[Text passage — start]

Figure 1. MDC1 and p53 interact following DNA damage through the tBRCT domain of MDC1.

(a) A scheme of the different domains of p53. (b) A scheme of the different domains of MDC1. Note that in A, and B the images are not to scale as p53 is about 5 times smaller than MDC1. (c) 293T control cells transfected with empty vector or cells overexpressing HA-tagged p53 were either untreated (-) or treated with NCS (+). Following 1 hr incubation, the proteins were extracted and subjected to co-IP using anti-HA antibodies. Control for the co-IP was done with anti-GST antibodies. Detection was done using antibodies directed against endogenous MDC1 and phopsho-Ser15 of p53 (ph-p53). (d) The tBRCT domain of MDC1 directly interacts with p53. GST pull-down assay was performed with GST-p53 and His-tBRCT or His-FHA. All recombinant proteins were expressed in bacteria. Proteins were separated on a SDS gel and stained with Coomassie blue. (e) Endogenous p53 and MDC1 interact. Protein extracts prepared from 293 cells that were induced with 5 Gray of ionizing radiation and left for recovery for 1 hr were used in an IP experiment using antibodies directed against MDC1-tBRCT (α-BRCT) or against MDC1-FHA (α-FHA). Bound proteins were detected in Western blot using anti-p53 antibodies. Inputs present 5% of the extract used in the experiment.

[Text passage — finish]

▶ _Directions_:
Answer these questions from the figure legend above:
(a) About how many times smaller is p53 than MDC1?
(b) What stain was used on the SDS gel in the GST pull-down assay?
(c) What dose of ionizing radiation was given to the 293 cells?

[Data — start]

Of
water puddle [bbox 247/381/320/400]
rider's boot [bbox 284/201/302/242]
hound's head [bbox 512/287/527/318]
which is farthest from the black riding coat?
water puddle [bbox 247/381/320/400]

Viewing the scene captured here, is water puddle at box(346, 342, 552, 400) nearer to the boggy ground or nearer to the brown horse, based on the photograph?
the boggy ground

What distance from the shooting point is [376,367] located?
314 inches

[Data — finish]
[Data — start]

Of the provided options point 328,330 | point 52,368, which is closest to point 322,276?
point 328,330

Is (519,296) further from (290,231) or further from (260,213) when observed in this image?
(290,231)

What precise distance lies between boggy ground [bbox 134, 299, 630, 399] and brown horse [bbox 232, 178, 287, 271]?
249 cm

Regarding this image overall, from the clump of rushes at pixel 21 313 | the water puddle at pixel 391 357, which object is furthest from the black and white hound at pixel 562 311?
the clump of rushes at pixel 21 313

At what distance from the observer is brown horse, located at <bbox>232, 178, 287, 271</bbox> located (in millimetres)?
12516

[Data — finish]
[Data — start]

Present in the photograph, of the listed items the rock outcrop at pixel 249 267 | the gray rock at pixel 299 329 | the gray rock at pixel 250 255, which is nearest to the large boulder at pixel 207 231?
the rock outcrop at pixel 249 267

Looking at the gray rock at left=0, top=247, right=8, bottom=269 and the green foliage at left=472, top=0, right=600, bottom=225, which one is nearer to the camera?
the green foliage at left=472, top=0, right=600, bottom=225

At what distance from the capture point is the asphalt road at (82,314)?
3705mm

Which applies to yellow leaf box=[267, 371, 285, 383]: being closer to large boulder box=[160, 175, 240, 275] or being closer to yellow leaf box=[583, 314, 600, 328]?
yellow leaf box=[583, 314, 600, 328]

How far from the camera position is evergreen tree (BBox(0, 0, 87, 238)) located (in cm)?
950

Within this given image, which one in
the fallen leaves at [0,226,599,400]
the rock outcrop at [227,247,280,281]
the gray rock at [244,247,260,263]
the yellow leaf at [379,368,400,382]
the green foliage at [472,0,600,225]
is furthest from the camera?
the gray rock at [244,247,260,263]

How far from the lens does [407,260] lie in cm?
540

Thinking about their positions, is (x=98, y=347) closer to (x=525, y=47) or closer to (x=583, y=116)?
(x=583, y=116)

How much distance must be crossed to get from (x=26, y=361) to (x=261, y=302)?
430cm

[Data — finish]

▶ _Solution_:
(a) About 5 times smaller.
(b) Coomassie blue.
(c) 5 Gray.